## WORK ORDER 1:
Reproduce the licensing mailing-list post from "they would never" to "together is another.", without changing a character.

[clug-talk] Article on Licensing

Aaron Seigo aseigo at kde.org
Tue Nov 23 10:36:52 PST 2004


On November 23, 2004 10:07, Niels Voll wrote:
> At least one of the BSD forks was a leadership issue, if you read Theo's
> story.

one of the _public_ BSD forks. do you know how many private, 
never-to-be-seen-again BSD forks have occurred?

what would have happened if Linksys had used a BSD kernel instead of Linux? 
they would never have openned the source code, because they wouldn't have had 
to.

getting people to work together in the community is one thing, getting selfish 
interests that lack a humanitarian foundation (e.g. corporations, many 
government groups) to work together is another.

> The GPL does not prevent forking - just look at PhpNuke - it has been
> significantly forked and some of those forks have been forked.

of course; one of the principles of Open Source is to allow forks. the real 
danger is closing the source after a fork, or making forks so innexpensive 
that the necessary desire to fork need be low to create such a fork.

> There are other highly successful projects like Apache, which don't use
> the GPL, but more a BSD styled license.

## DATA IN THIS EXERCISE:
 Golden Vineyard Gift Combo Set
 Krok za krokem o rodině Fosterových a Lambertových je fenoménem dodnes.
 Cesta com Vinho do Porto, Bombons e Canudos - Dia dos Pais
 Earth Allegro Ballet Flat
--
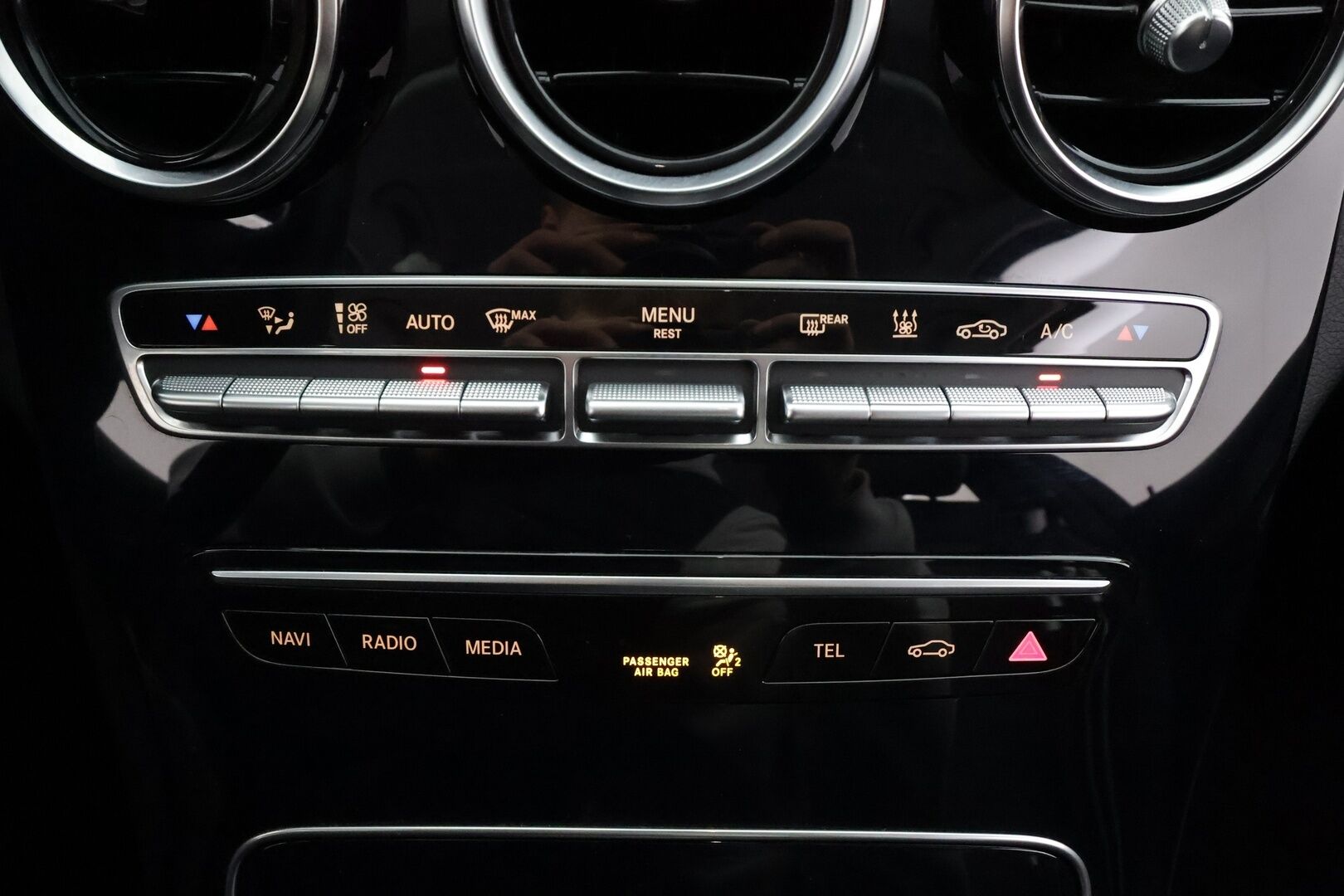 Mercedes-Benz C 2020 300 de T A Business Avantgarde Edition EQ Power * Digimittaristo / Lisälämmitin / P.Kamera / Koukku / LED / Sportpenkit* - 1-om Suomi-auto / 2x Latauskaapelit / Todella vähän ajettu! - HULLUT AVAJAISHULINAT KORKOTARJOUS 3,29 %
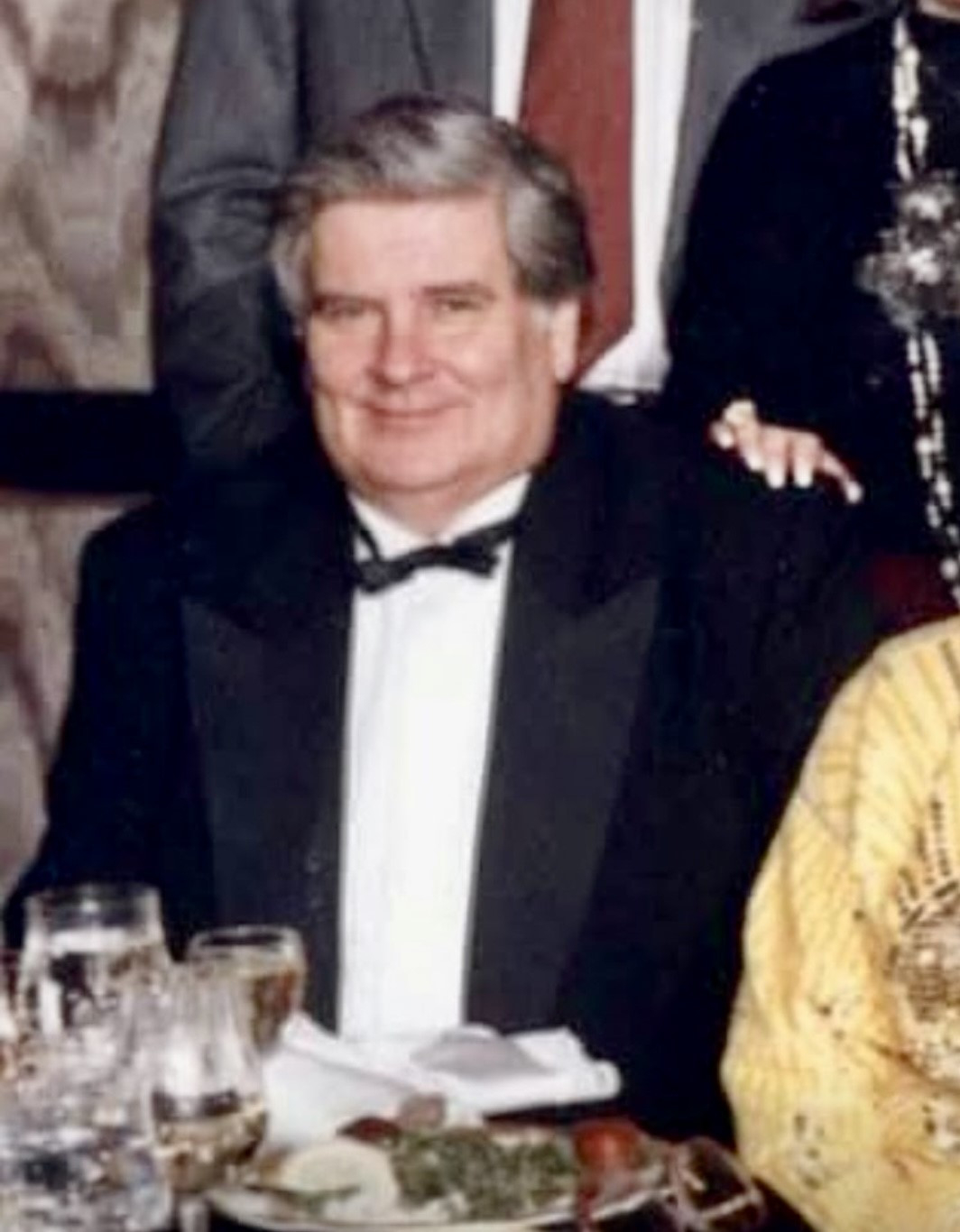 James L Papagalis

## WORK ORDER 2:
Write out the listing lines verbatim, from the line with "Golden Vineyard Gift Combo Set" to the line with "Earth Allegro Ballet Flat".

## ANSWER SPACE 1:
they would never have openned the source code, because they wouldn't have had 
to.

getting people to work together in the community is one thing, getting selfish 
interests that lack a humanitarian foundation (e.g. corporations, many 
government groups) to work together is another.

## ANSWER SPACE 2:
 Golden Vineyard Gift Combo Set
 Krok za krokem o rodině Fosterových a Lambertových je fenoménem dodnes.
 Cesta com Vinho do Porto, Bombons e Canudos - Dia dos Pais
 Earth Allegro Ballet Flat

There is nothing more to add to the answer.